Des critiques virulentes
Les caricaturistes s’en donnent également à cœur joie pour ridiculiser les peintres qui sortent des sentiers battus du style académique. Par exemple, dans une caricature parue dans un numéro du journal satirique Le Charivari, un gardien de musée tente de dissuader une dame enceinte d’entrer dans une salle d’exposition. Cela dit, on se moque des impressionnistes, mais aussi de certains artistes «officiels» comme Cabanel ou Bouguereau, de souligner Françoise Lucbert. Par ailleurs, écrivains et poètes se portent à la défense de peintres victimes de virulentes critiques, comme le fait Émile Zola pour Édouard Manet et Baudelaire pour Eugène Delacroix, considéré comme le chef de file du romantisme en peinture. L’auteur des Fleurs du mal lui consacre même un poème.

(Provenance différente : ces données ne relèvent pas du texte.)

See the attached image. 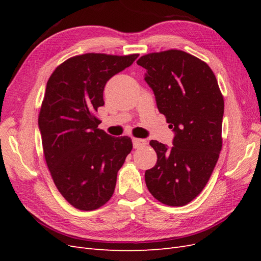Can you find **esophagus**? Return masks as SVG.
<instances>
[{
  "label": "esophagus",
  "mask_w": 261,
  "mask_h": 261,
  "mask_svg": "<svg viewBox=\"0 0 261 261\" xmlns=\"http://www.w3.org/2000/svg\"><path fill=\"white\" fill-rule=\"evenodd\" d=\"M133 145L135 149H139L147 145V141L145 139H139V138H134L133 139Z\"/></svg>",
  "instance_id": "esophagus-1"
}]
</instances>
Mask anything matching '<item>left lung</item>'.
Here are the masks:
<instances>
[{
  "label": "left lung",
  "instance_id": "obj_1",
  "mask_svg": "<svg viewBox=\"0 0 261 261\" xmlns=\"http://www.w3.org/2000/svg\"><path fill=\"white\" fill-rule=\"evenodd\" d=\"M137 64L154 92L159 112L175 132L172 148L150 141L156 153L145 180L156 200L185 206L208 183L222 149L224 100L206 62L180 50L143 55Z\"/></svg>",
  "mask_w": 261,
  "mask_h": 261
}]
</instances>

Avec le temps, la profession de critique d’art se transforme, explique Françoise Lucbert. Du seul fait qu’ils achètent leurs œuvres, des mécènes et des collectionneurs font connaître les artistes. Par sa collection personnelle et par ses livres, Gertrude Stein a ainsi contribué à la diffusion du cubisme et, plus particulièrement, à l’œuvre de Picasso. La mécène Peggy Guggenheim a pour sa part fait rayonner l’œuvre de Jackson Pollock. «Aujourd’hui, être critique d’art ne représente plus la même chose qu’au 19e siècle, dit Françoise Lucbert. Dans les revues spécialisées, le discours sur l’art est un discours savant et le public se sent mis de côté. Heureusement, avec les blogues, on peut trouver des critiques qui vont s’adresser de façon plus accessible aux gens, que ce soit à propos d’un artiste ou d’une exposition. Car le rôle d’un critique consiste avant tout à guider et à éclairer le public.»